Helping unaccompanied asylum seeking children arriving at Heathrow Airport

Anabel Unity Sale meets the social workers who support young asylum seekers who turn up at Heathrow alone and afraid

You are 14, alone and scared. Your aeroplane has just touched down at Heathrow. The doors open and you have no idea what to do in this unknown place, thousands of miles from the home you were forced to leave.

This is where Hillingdon Council’s asylum service steps in. With the world’s busiest international airport lying within its boundaries, the local authority has developed an expertise in dealing with unaccompanied asylum-seeking children and trafficked minors.

At any one time, the council looks after more than 1,000 unaccompanied asylum-seeking children under its corporate parenting responsibilities. For every 100 children from the indigenous population it looks after, it is also responsible for providing 62 unaccompanied asylum-seeking children with accommodation, educational services and disability support.

Standby team

Hillingdon’s asylum service operates from a nondescript building in the corner of a business park in Uxbridge. Its 100-strong staff are divided into teams looking after all new referrals, children under 16, 16 to 18-year-olds and those over 18 in transition.
==*==
PROBLEM TO SOLVE:
Answer these from the article on Hillingdon Council's asylum service:
(a) At any one time, how many unaccompanied asylum-seeking children does the council look after?
(b) In what kind of building, and in which town, does the asylum service operate?
(c) How many staff does the service have?
The data placed after the article has no connection to it.

EXCERPTED RECORDS:
==*==
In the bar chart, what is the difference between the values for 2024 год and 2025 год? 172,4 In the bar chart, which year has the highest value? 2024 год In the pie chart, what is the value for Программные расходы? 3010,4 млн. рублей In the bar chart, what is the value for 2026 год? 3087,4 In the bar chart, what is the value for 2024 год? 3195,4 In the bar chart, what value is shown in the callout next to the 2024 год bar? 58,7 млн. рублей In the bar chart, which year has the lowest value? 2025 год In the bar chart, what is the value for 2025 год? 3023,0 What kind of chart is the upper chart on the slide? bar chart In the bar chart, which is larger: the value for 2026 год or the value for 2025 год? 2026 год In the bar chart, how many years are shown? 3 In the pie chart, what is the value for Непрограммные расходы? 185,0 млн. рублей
==*==
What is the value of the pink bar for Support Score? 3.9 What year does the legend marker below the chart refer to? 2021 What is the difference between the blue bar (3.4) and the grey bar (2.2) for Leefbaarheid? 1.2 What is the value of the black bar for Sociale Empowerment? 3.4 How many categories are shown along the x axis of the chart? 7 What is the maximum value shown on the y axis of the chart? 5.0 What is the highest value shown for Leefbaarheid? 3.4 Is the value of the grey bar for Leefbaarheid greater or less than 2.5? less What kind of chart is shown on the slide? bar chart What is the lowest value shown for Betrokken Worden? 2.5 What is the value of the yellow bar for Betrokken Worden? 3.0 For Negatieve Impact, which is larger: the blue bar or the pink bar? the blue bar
==*==
ANSWER SPACE:
(a) More than 1,000.
(b) A nondescript building in the corner of a business park in Uxbridge.
(c) 100.